- Passage
— Start —
Summer Shunting Shelf Project

My nine-year-old daughter & I are building an N-scale shelf switching layout for the summer. Even though layout design is one of my trades, my daughter brushed aside my ideas & jumped on Byron Henderson’s “Alameda Belt Line”: a 1’ x 6’ shelf designed to fold in half for portability.

She does have good taste: the design includes a long runaround to facilitate switching an oil company, wharf, team track, and a large fruit canning industry, with off-layout traffic transferring by carfloat and an interchange with the Southern Pacific line.

She also likes the local: Alameda, near Oakland, California, is a short car ride away from us, so it looks like she’s picked up on Dad’s San Francisco Bay Area pride, too.

I redrew the design for Atlas Code 55 track & for the Fast Tracks templates I use to hand lay turnouts, added one more siding to service a brewery (Dad gets thirsty), and renamed the industries for fun or based on local lore:

Having moved on average once a year for the past 11 years, we wanted to keep the hinged design for portability, but we also wanted to have structures on the layout. My brilliant brainstorm (if I do say so myself), was to insert a 3” piece between two sets of hinges and a 3” backdrop / vertical support on the far left of the layout: now, instead of pancaking, the shelf wraps into a box with a 3” gap between sections, an interior space for structures & scenery.

[cont.]

Benchwork

The shelves are ½” MDF cut from one 2’x4’ piece. The three sections are not of equal width: the left (“base”) section is 12”x36”, the center is 11 ½”x3”, and the right is 11”x36”. This allows the permanent attachment of 4”-tall strips of 1/8” masonite (cut from scraps salvaged off a previous layout, but could come from a single 2’x4’ sheet).

Here’s the basic benchwork, stretched out:

There are 1” MDF strips under each section edge, with four adjustable 7/8” furniture feet at each corner of each 3’ section.

Spray-painted the backdrop flat dark grey primer, and the boards Krylon ultra-flat khaki.

I constructed a 6”x7” box out of scrap masonite & MDF to house the DC power pack:

A roof with detailed parts will fit over it for photography. A masonite front cover with DCC terminal can also be screwed on to the box.
— End —
- Recorded data
— Start —
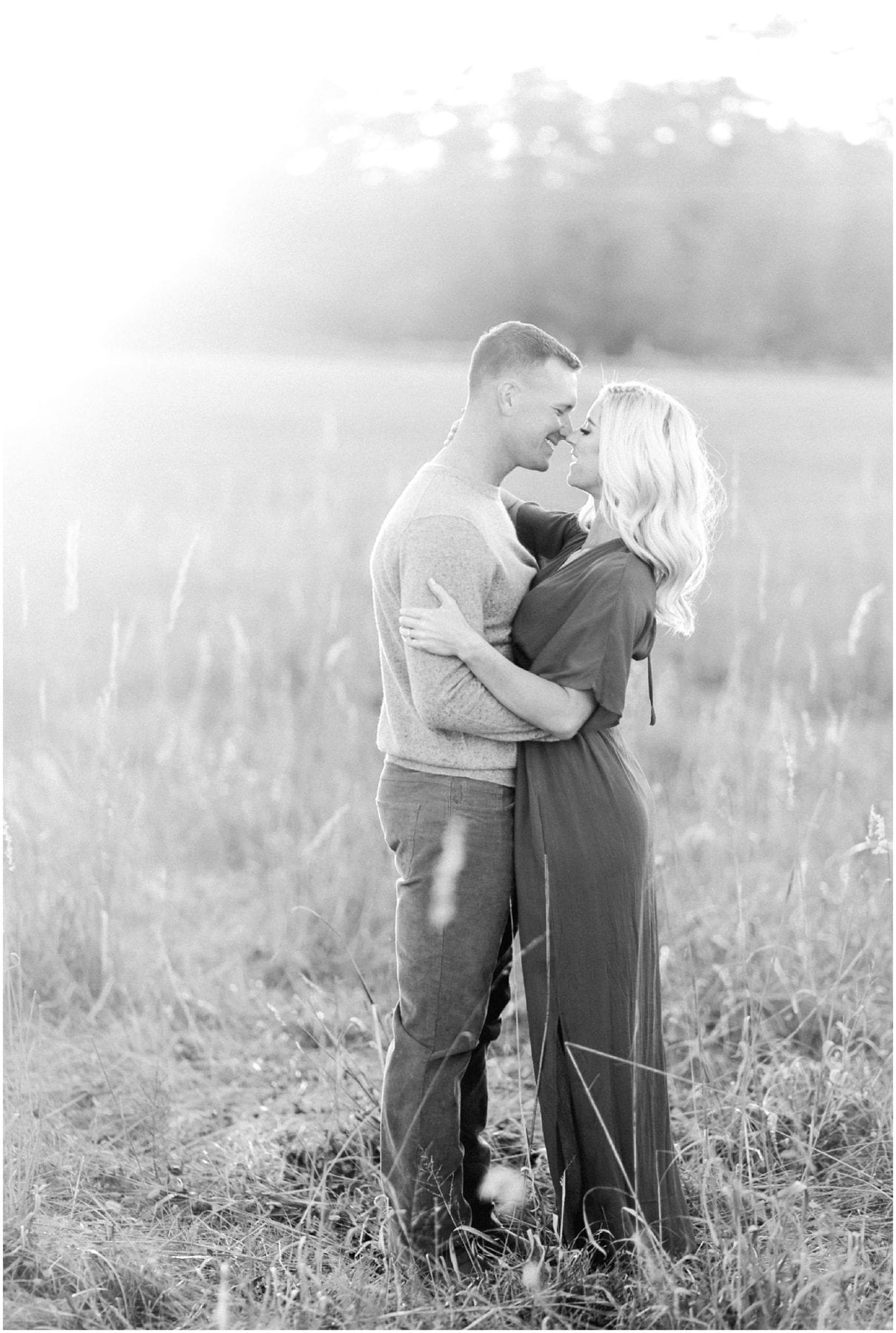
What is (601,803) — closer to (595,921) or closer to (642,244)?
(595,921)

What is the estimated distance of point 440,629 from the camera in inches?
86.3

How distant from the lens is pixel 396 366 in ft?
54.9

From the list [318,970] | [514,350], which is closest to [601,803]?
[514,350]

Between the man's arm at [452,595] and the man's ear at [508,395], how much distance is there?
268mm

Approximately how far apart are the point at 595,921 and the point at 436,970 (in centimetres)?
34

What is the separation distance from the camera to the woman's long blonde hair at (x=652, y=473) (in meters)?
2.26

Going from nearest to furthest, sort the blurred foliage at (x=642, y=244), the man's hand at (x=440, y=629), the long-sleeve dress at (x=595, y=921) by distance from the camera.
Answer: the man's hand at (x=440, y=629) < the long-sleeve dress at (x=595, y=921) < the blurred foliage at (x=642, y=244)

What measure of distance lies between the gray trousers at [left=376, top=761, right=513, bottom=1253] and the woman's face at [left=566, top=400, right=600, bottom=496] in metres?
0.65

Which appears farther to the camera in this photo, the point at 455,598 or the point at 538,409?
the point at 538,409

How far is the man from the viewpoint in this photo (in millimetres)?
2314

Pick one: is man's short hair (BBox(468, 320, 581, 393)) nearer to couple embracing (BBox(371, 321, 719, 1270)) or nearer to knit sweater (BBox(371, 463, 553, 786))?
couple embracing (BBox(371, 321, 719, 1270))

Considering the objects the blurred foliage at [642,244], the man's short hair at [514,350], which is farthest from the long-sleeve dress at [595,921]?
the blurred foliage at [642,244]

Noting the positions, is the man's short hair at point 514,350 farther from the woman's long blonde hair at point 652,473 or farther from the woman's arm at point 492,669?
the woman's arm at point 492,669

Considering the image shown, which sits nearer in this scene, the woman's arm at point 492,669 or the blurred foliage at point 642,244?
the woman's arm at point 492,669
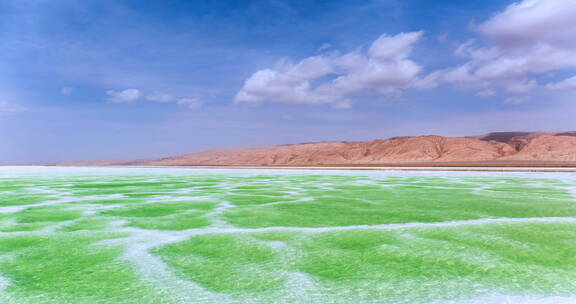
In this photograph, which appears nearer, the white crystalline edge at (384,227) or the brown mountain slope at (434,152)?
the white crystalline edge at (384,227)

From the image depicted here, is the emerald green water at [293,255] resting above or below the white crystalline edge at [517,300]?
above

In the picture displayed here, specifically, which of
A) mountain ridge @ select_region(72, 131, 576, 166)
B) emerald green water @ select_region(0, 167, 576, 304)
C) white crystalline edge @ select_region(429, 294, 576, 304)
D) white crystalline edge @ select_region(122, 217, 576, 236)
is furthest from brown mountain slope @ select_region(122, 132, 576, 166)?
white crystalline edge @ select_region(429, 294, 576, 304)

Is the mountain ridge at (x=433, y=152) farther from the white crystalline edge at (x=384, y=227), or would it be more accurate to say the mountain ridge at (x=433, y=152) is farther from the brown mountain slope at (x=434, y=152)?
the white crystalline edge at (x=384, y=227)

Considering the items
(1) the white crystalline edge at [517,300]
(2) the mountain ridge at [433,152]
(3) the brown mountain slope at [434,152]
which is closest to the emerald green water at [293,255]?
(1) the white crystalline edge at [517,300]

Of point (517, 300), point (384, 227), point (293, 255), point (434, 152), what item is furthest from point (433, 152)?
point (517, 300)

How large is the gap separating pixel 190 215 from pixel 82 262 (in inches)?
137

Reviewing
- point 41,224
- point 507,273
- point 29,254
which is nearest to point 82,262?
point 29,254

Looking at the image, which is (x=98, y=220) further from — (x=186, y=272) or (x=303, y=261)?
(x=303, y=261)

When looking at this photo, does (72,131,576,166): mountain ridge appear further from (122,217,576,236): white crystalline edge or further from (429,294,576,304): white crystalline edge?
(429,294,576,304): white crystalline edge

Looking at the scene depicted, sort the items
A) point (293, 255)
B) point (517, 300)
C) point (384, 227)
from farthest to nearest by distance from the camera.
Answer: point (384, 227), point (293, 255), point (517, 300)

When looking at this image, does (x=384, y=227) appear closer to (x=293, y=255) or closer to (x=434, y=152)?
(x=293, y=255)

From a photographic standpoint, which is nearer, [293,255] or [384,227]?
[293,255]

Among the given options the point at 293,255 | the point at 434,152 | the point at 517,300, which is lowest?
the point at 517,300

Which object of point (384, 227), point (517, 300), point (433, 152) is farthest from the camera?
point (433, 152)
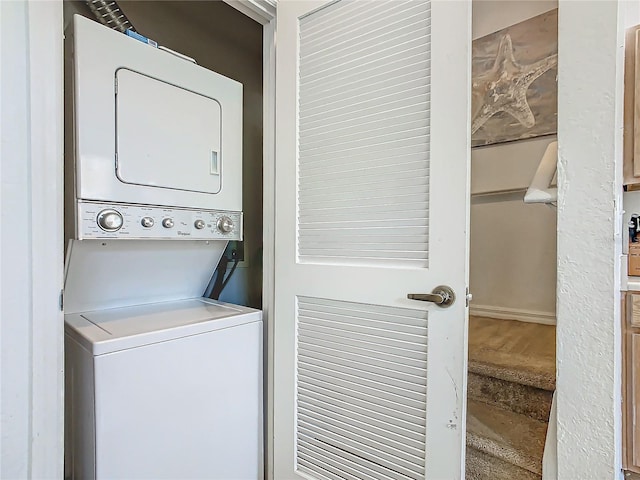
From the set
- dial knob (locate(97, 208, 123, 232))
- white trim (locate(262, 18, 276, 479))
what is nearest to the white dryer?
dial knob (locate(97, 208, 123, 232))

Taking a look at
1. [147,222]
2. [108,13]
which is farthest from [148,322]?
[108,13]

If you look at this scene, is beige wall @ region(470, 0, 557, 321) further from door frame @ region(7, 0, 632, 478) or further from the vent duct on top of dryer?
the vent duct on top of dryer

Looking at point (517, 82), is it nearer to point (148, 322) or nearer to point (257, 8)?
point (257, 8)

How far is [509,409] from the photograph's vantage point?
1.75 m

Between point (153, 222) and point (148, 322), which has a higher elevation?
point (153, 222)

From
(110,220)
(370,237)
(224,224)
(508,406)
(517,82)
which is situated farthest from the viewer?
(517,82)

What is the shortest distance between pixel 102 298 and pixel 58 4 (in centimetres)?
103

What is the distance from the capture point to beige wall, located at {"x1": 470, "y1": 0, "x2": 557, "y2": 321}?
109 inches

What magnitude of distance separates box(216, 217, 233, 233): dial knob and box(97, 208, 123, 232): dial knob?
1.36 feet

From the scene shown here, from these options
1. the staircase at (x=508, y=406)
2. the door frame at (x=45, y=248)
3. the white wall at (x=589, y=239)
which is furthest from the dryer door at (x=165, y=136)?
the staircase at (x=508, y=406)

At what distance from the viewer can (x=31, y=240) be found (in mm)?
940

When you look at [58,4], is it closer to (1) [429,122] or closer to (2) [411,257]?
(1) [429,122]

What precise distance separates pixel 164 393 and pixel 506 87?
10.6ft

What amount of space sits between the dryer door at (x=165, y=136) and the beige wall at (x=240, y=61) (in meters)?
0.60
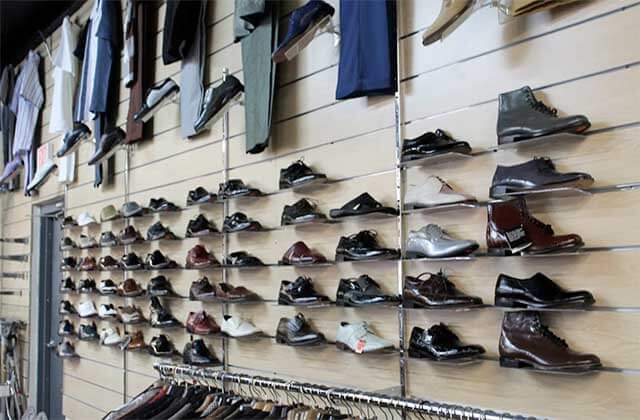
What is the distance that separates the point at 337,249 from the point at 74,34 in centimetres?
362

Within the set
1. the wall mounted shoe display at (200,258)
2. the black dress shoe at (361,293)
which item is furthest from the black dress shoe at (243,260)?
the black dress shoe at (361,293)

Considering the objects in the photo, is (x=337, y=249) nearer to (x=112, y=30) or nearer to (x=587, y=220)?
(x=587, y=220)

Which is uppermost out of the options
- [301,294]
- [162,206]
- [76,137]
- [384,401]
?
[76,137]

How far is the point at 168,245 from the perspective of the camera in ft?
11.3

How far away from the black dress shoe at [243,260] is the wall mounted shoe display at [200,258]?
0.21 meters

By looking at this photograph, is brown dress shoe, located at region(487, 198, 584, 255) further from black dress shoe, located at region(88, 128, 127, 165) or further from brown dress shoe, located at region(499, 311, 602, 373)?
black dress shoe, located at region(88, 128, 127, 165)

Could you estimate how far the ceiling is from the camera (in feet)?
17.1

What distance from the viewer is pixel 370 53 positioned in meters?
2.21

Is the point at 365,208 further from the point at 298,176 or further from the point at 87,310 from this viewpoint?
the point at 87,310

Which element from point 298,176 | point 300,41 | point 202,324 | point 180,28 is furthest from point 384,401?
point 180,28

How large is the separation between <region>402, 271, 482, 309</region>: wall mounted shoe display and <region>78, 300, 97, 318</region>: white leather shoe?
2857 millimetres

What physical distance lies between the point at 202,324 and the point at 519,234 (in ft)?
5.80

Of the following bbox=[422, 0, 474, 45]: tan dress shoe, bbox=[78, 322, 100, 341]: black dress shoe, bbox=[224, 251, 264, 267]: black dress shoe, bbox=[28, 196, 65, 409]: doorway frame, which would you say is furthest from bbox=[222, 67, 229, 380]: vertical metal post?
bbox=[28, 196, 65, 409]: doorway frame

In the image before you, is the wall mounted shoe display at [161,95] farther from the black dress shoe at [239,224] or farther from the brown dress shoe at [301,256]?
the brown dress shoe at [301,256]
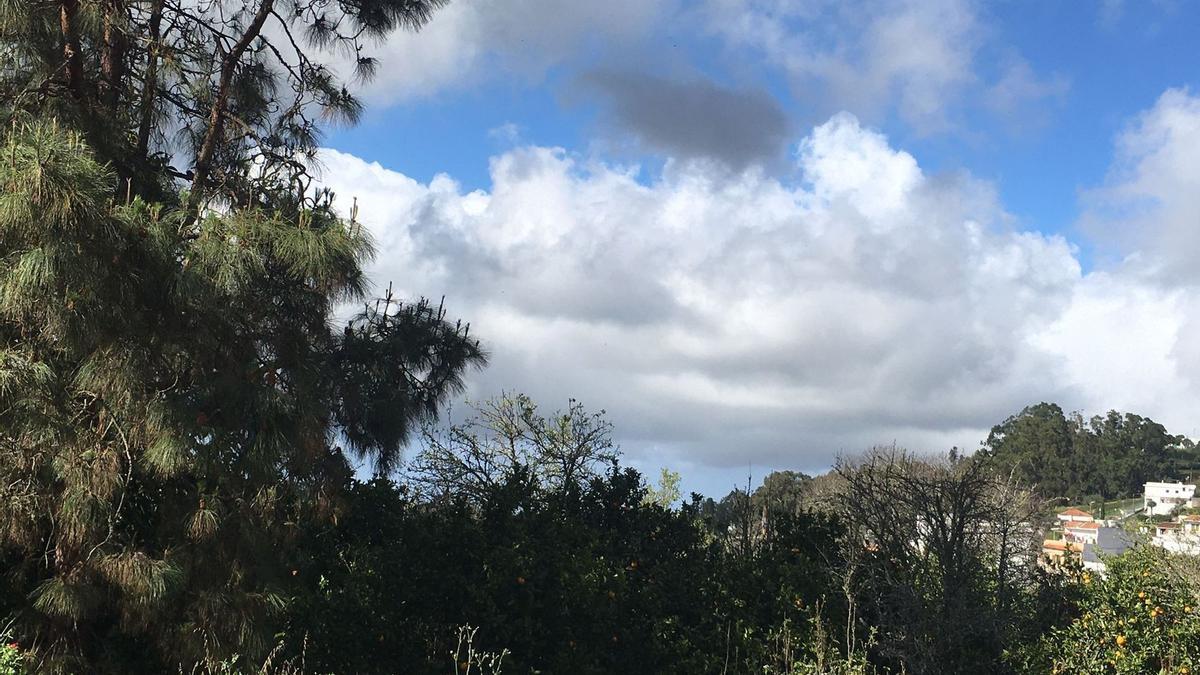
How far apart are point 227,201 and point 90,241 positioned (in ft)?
— End —
- Exercises to complete
[A] Count the lines of the records that contain the string "blurred", treating uppercase and lowercase as different, and give only that number.
[B] Continue the text about building the summer shunting shelf layout from the point where it stops.
The text and the records were taken from unrelated sources.

- Answers below
[A] 5

[B]
The Oil Tanks are 4” & 2” ABS caps. The large tank, at 2 1/2” high, will be permanently attached to the layout. The two smaller tanks are removable, and serve the dual function to cover the front two pairs of hinges:

A removable power house will cover the back pair of hinges. Those three structures should be the only non-permanent buildings on the layout: all others are flats, low relief, or positioned to not get hit by the backboard or any other structure.

I laid a small section of track over both joints, and then cut the rails when the gorillaglue cured.

Track

One of the goals for this layout is to do as much ourselves as we can, or at least use up much of the train stuff I’ve accumulated over the past couple years. We’re using Atlas C55 flex track and building our own turnouts using ME C55 rail on PC board ties. We use Fast Tracks printable templates as guides, but adjust to our needs. Given the close position of many turnouts, I tried to build as many as fixtures as I could:

The addition of the brewery required a crossing (between two turnouts) that started curving immediately after, so got to try out building a crossing for the first time:

Turned out pretty well. Did it rather quick with a lot of eyeballing (& NMRA gauging). I’ll build a better one next time.

In a great moment in father/daughter bonding history (no CA involved!)(except the state we live in!), I taught her how to use a soldering iron to build turnout:

For the first couple we used the jig I’ve had collecting dust for a couple years. Then she had to test it out with a truck:

So now she knows how things are glued or soldered together, about hard & soft metals, and why not to touch the soldering iron tip, even if it’s to show your daughter why not to touch the soldering iron tip.

[cont.]

Track (pt.2)

We gorillaglued the pc board ties of the turnout fixtures to the MDF base for added stability, but used caulk for the flex. Having no foam in which to push T-pins, we used canned veggies to weigh down the track while curing.

Drilled feeder holds, soldered to rails & used suitcase connectors underneath, and then took the SP NW2 for a spin:

There it’s on the wharf deck we built out of pcboard ties and 1/32” x 3/64” basswood strips. After that photo, we painted the pcboard ties to match the stained wood.

A thin layer of Magic Water coated the thin strip off the wharf as well as filled in the carfloat quay. After we install the permanent carfloat, we’ll use Modge Podge to create wave / ripple effects.

And the most incredibly exciting part of N-Scale model railroading: tie replacement!

The PC board ties are slimmer than Atlas flex or even the ties Fast Tracks sells, so I slip 1/32” x 3/64” basswood strips (after a dip in my “Big Jug O’ Stain”) under the turnouts. Tedious. Luckily, “family bonding” also includes a Chopper II, thin strips of white glue between rails, tweezers, and my daughter sharing the joys of tie replacement:

Busy hands are happy hands!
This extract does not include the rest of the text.